Step-by-step explanation:

To find the rotation rate at which the centripetal acceleration of the jello will be approximately 3.1g, we need to use the formula for centripetal acceleration:

`a = (v^2) / r`
where a is the centripetal acceleration, v is the linear velocity, and r is the radius of the circular path.
In this case, we know that a = 3.1g, where g is the acceleration due to gravity. We can convert g to
`m/s^2` by multiplying it by
`9.8 m/s^2.` The radius of the circular path is 2.1 m.

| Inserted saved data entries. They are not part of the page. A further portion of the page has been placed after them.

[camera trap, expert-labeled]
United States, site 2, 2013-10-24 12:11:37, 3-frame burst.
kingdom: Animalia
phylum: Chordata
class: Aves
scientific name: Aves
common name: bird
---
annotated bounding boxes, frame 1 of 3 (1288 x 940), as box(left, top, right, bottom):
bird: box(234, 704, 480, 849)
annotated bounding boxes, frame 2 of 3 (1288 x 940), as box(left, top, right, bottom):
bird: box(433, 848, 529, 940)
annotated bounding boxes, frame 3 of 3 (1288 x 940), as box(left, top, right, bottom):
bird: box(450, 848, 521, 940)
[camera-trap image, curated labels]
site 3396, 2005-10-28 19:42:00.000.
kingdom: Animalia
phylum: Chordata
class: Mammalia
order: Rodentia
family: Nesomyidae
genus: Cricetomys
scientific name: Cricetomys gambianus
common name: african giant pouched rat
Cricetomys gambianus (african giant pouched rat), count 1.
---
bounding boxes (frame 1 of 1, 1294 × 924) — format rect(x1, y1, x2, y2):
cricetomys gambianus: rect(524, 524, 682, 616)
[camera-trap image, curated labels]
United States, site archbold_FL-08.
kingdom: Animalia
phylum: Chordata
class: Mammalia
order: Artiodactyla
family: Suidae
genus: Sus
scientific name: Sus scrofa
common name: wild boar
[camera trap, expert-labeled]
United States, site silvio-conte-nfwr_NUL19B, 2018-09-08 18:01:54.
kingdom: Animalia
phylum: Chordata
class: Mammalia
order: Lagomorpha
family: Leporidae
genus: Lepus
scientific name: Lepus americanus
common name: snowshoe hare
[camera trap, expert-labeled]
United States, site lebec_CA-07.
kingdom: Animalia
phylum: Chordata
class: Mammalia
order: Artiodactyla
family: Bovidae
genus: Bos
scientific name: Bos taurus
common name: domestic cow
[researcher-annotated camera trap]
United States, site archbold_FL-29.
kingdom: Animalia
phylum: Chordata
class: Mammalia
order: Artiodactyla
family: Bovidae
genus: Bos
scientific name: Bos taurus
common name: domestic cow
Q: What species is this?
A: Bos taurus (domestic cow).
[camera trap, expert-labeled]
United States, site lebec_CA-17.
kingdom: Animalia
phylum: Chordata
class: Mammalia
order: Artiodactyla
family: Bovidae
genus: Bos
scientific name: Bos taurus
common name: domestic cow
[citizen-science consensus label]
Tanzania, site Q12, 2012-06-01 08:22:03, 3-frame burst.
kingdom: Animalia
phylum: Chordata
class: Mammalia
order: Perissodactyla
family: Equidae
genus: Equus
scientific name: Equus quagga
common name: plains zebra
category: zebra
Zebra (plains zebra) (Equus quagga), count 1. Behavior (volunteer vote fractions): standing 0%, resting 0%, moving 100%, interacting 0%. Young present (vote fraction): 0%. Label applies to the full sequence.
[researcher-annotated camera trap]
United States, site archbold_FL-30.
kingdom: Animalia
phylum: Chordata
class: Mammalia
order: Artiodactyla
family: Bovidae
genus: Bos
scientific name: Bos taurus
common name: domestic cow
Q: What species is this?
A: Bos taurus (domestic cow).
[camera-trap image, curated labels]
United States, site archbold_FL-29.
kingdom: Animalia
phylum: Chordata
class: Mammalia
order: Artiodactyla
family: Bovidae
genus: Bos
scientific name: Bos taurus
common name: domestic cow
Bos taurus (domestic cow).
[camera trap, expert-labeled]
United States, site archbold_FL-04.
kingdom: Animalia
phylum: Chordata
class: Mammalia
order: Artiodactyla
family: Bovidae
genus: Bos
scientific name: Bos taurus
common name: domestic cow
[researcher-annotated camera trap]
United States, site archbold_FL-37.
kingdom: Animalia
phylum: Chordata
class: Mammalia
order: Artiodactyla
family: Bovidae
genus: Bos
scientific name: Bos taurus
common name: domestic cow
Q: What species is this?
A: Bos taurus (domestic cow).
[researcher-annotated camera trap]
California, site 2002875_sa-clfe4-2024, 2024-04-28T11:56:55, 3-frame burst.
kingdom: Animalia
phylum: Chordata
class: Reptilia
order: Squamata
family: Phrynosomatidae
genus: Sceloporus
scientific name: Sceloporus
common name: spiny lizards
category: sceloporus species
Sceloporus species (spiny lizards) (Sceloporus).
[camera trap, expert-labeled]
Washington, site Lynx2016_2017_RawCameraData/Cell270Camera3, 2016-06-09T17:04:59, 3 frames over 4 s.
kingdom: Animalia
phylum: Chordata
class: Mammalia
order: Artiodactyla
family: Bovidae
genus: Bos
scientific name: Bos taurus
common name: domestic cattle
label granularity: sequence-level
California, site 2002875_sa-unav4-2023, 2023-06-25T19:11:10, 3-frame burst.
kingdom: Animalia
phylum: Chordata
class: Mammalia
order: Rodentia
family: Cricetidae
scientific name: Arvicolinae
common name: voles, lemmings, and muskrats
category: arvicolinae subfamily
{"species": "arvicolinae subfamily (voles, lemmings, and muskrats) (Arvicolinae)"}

Using these values, we can rearrange the formula to solve for v:
v = sqrt(a * r)
Substituting the known values:
v = sqrt((3.1 * 9.8) * 2.1)
v ≈ 7.988 m/s
Since we are looking for the rotation rate in revolutions per second, we can divide v by the circumference of the circular path:
rotation rate = v / (2 * pi * r)
rotation rate ≈ 7.988 / (2 * 3.14 * 2.1)
rotation rate ≈ 0.606 revolutions per second
Therefore, the rotation rate at which the centripetal acceleration of the jello will be approximately 3.1g is approximately 0.606 revolutions per second.